I just wanted to update on the route I've taken here with work on jspm.

The core of it is to focus purely on what it means for two versions to be semver-compatible. In NPM version ranges, this is described by the caret operator (^) (see the definition at https://github.com/isaacs/node-semver#ranges).

The insight is that the caret operator can be fully implemented from the client, assuming only the ability to query jquery@1.9.3 and jquery@1.9 and jquery@1 style version responses, and to compare two versions.

See the further description and implementation in https://github.com/guybedford/systemjs/blob/master/lib/system-versions.js

This avoids complex semver ranges and normalization rules, making for a lightweight system that can handle the needs of dynamic dependency-managed applications, provided they properly implement semver.
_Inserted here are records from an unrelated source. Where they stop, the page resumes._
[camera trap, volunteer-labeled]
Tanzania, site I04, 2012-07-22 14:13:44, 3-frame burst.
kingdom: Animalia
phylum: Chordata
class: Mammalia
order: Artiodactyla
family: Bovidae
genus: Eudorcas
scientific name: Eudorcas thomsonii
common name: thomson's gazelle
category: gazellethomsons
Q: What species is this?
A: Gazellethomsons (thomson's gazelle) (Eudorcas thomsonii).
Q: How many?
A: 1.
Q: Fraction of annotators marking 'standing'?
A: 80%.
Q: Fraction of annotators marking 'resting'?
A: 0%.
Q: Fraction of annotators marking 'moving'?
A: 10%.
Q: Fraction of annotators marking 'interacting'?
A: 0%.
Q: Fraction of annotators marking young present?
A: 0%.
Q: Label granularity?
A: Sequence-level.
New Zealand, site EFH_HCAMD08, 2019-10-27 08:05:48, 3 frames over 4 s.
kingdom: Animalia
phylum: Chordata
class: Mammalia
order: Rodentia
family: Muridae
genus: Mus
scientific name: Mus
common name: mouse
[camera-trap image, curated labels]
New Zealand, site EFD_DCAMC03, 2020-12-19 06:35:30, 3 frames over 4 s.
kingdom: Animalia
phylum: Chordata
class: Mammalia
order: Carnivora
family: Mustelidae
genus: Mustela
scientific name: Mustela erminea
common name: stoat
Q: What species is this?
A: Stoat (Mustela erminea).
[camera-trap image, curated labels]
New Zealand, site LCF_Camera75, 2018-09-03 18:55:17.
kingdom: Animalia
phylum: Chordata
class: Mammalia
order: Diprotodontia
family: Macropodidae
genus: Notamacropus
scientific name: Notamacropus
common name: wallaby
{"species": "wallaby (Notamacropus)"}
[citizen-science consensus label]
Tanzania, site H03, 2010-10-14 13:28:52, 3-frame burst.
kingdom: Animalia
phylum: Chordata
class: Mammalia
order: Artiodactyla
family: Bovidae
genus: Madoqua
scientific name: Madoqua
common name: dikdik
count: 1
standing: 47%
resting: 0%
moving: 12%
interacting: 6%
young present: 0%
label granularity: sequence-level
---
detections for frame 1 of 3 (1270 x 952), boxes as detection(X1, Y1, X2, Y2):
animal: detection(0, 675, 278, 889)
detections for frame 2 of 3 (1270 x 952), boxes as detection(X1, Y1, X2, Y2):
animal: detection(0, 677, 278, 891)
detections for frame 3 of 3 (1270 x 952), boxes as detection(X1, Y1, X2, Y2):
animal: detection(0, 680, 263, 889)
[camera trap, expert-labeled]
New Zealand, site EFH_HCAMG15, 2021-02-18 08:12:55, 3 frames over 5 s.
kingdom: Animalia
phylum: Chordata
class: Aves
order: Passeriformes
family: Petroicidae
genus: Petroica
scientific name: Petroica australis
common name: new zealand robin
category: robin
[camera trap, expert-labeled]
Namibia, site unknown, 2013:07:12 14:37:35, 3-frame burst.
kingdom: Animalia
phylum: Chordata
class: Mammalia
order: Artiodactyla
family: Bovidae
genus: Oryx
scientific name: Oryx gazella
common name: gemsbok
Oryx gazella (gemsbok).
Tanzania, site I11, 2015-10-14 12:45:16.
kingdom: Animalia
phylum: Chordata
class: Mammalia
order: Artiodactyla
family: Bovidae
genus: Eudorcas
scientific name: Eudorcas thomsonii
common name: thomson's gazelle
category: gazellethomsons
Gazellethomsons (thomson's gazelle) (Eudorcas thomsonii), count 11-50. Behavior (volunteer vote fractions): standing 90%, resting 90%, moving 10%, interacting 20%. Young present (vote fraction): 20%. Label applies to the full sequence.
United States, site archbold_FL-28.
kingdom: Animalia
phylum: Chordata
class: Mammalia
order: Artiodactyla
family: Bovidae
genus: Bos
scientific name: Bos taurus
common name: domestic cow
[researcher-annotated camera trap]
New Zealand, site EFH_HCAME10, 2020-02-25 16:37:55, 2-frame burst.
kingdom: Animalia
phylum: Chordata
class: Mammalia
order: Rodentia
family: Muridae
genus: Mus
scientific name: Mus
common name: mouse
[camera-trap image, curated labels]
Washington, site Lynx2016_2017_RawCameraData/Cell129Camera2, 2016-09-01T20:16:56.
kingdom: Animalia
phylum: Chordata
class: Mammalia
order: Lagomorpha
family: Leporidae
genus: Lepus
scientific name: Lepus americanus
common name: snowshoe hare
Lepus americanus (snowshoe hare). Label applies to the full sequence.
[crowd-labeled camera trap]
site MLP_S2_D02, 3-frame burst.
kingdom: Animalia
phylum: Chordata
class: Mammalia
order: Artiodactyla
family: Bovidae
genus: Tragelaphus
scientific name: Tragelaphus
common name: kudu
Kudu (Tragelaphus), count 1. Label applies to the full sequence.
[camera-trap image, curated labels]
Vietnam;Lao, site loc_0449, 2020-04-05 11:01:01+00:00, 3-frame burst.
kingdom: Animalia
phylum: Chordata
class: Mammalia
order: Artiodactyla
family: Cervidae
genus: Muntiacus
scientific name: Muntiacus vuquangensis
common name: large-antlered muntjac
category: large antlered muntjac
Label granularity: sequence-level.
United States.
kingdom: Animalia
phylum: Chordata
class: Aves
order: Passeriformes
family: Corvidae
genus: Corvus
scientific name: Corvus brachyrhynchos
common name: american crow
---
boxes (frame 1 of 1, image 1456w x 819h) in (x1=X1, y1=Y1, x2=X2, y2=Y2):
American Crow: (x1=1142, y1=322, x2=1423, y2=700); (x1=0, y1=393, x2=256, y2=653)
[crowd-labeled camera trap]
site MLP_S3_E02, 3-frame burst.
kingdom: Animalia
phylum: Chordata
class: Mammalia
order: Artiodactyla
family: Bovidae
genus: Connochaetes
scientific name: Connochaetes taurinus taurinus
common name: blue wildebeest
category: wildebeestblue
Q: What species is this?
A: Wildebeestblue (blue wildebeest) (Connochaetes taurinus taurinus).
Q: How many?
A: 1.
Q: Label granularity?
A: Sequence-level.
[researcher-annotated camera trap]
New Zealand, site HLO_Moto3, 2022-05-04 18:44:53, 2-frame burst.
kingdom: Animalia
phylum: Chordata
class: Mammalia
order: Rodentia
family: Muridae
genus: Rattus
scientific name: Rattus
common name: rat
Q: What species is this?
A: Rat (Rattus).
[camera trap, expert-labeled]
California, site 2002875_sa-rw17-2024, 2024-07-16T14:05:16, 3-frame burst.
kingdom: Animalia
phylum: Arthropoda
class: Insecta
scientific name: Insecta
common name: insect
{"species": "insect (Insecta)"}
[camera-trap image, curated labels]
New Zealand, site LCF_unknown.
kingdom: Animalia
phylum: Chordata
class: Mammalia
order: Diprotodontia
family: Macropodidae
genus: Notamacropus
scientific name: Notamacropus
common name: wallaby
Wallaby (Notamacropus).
I'm happy to discuss further if you are interested, I just didn't want to go into a complex explanation here unnecessarily.

[jakobo]

Hi Guy, thanks for the update! We've been multitasking over here at LinkedIn, so we haven't come back to the semver stuff for a while.

I think you hit the heart of semver. "I want a version of X that works with my code, but I don't actually care which version I get".

(also, by using the regex, the whole semver piece becomes a lot simpler)

Thanks for the update as to where jsmp.io is going.

[jakobo]

Going to close this, as folks should be using SystemJS if they have a hard requirement on runtime loading, or Webpack/Rollup/Parcel/Broccoli/etc if they're comfortable with the bundling, tree shaking, and dynamic loading those packagers provide.